## Task objective
Below are some records. Output the lines from the first one through the line that holds "body_size: 46", exactly as written, with no pictures.

## Listed entries
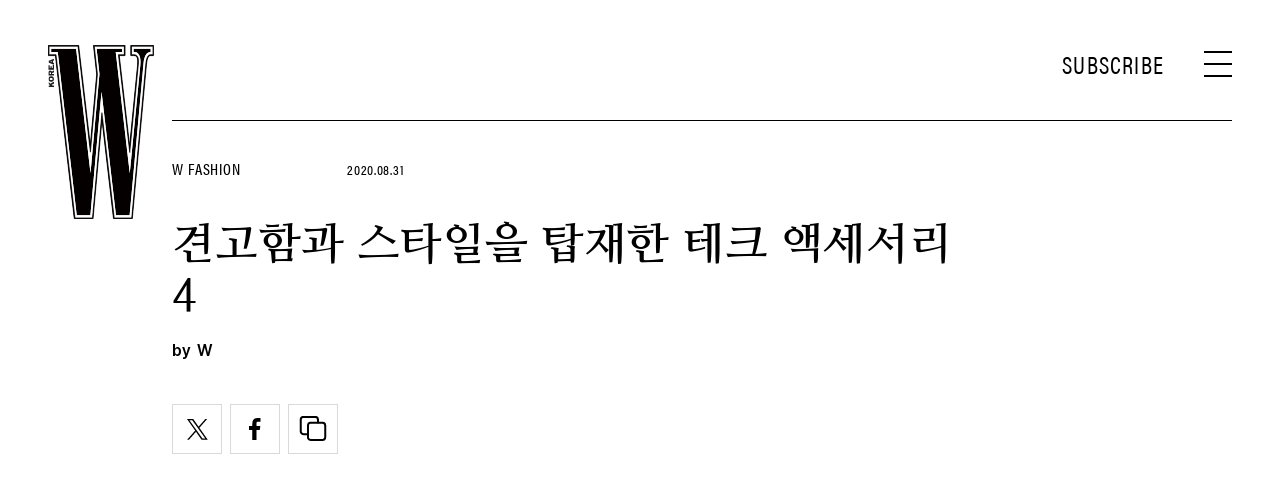

--- FILE ---
content_type: text/html; charset=utf-8
request_url: https://www.google.com/recaptcha/api2/aframe
body_size: 268
content:
<!DOCTYPE HTML><html><head><meta http-equiv="content-type" content="text/html; charset=UTF-8"></head><body><script nonce="H8usbzGLYYciBnQqVR91fQ">/** Anti-fraud and anti-abuse applications only. See google.com/recaptcha */ try{var clients={'sodar':'https://pagead2.googlesyndication.com/pagead/sodar?'};window.addEventListener("message",function(a){try{if(a.source===window.parent){var b=JSON.parse(a.data);var c=clients[b['id']];if(c){var d=document.createElement('img');d.src=c+b['params']+'&rc='+(localStorage.getItem("rc::a")?sessionStorage.getItem("rc::b"):"");window.document.body.appendChild(d);sessionStorage.setItem("rc::e",parseInt(sessionStorage.getItem("rc::e")||0)+1);localStorage.setItem("rc::h",'1768528949217');}}}catch(b){}});window.parent.postMessage("_grecaptcha_ready", "*");}catch(b){}</script></body></html>

--- FILE ---
content_type: text/css
request_url: https://hangeul.pstatic.net/hangeul_static/css/nanum-myeongjo.css
body_size: 46
content:
@font-face {
    font-family: 'NanumMyeongjo';
    src: url(https://hangeul.pstatic.net/hangeul_static/webfont/NanumMyeongjo/NanumMyeongjo.eot);
    src: url(https://hangeul.pstatic.net/hangeul_static/webfont/NanumMyeongjo/NanumMyeongjo.eot?#iefix) format("embedded-opentype"), url(https://hangeul.pstatic.net/hangeul_static/webfont/NanumMyeongjo/NanumMyeongjo.woff) format("woff"), url(https://hangeul.pstatic.net/hangeul_static/webfont/NanumMyeongjo/NanumMyeongjo.ttf) format("truetype");
}

@font-face {
    font-family: 'NanumMyeongjoBold';
    src: url(https://hangeul.pstatic.net/hangeul_static/webfont/NanumMyeongjo/NanumMyeongjoBold.eot);
    src: url(https://hangeul.pstatic.net/hangeul_static/webfont/NanumMyeongjo/NanumMyeongjoBold.eot?#iefix) format("embedded-opentype"), url(https://hangeul.pstatic.net/hangeul_static/webfont/NanumMyeongjo/NanumMyeongjoBold.woff) format("woff"), url(https://hangeul.pstatic.net/hangeul_static/webfont/NanumMyeongjo/NanumMyeongjoBold.ttf) format("truetype");
}

@font-face {
    font-family: 'NanumMyeongjoExtraBold';
    src: url(https://hangeul.pstatic.net/hangeul_static/webfont/NanumMyeongjo/NanumMyeongjoExtraBold.eot);
    src: url(https://hangeul.pstatic.net/hangeul_static/webfont/NanumMyeongjo/NanumMyeongjoExtraBold.eot?#iefix) format("embedded-opentype"), url(https://hangeul.pstatic.net/hangeul_static/webfont/NanumMyeongjo/NanumMyeongjoExtraBold.woff) format("woff"), url(https://hangeul.pstatic.net/hangeul_static/webfont/NanumMyeongjo/NanumMyeongjoExtraBold.ttf) format("truetype");
}

--- FILE ---
content_type: application/javascript; charset=utf-8
request_url: https://fundingchoicesmessages.google.com/f/AGSKWxXTqd1vdcvvXbNbVBgXVNCe96IVR3u3qEj1omMSsbAFPQ8YrClnyyYVLQyzVvzafep9K2exZFOXlbJ9D56mBxCXW_IxXFKPttj9mgZq-aNnq12S1PRH97BJnnMt3AaWKY8P7yZTuZpHbbpFa0y__0etdD4duN85zAEJYi9QmVk38QuOpPZLhonZQU5p/_/right_ad.-adrotation./advertbox./adv_468./bannerfile/ad_
body_size: -1290
content:
window['2ede7a7a-6a28-48eb-b130-f7bf929e7277'] = true;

## Solution for this task
--- FILE ---
content_type: text/html; charset=utf-8
request_url: https://www.google.com/recaptcha/api2/aframe
body_size: 268
content:
<!DOCTYPE HTML><html><head><meta http-equiv="content-type" content="text/html; charset=UTF-8"></head><body><script nonce="H8usbzGLYYciBnQqVR91fQ">/** Anti-fraud and anti-abuse applications only. See google.com/recaptcha */ try{var clients={'sodar':'https://pagead2.googlesyndication.com/pagead/sodar?'};window.addEventListener("message",function(a){try{if(a.source===window.parent){var b=JSON.parse(a.data);var c=clients[b['id']];if(c){var d=document.createElement('img');d.src=c+b['params']+'&rc='+(localStorage.getItem("rc::a")?sessionStorage.getItem("rc::b"):"");window.document.body.appendChild(d);sessionStorage.setItem("rc::e",parseInt(sessionStorage.getItem("rc::e")||0)+1);localStorage.setItem("rc::h",'1768528949217');}}}catch(b){}});window.parent.postMessage("_grecaptcha_ready", "*");}catch(b){}</script></body></html>

--- FILE ---
content_type: text/css
request_url: https://hangeul.pstatic.net/hangeul_static/css/nanum-myeongjo.css
body_size: 46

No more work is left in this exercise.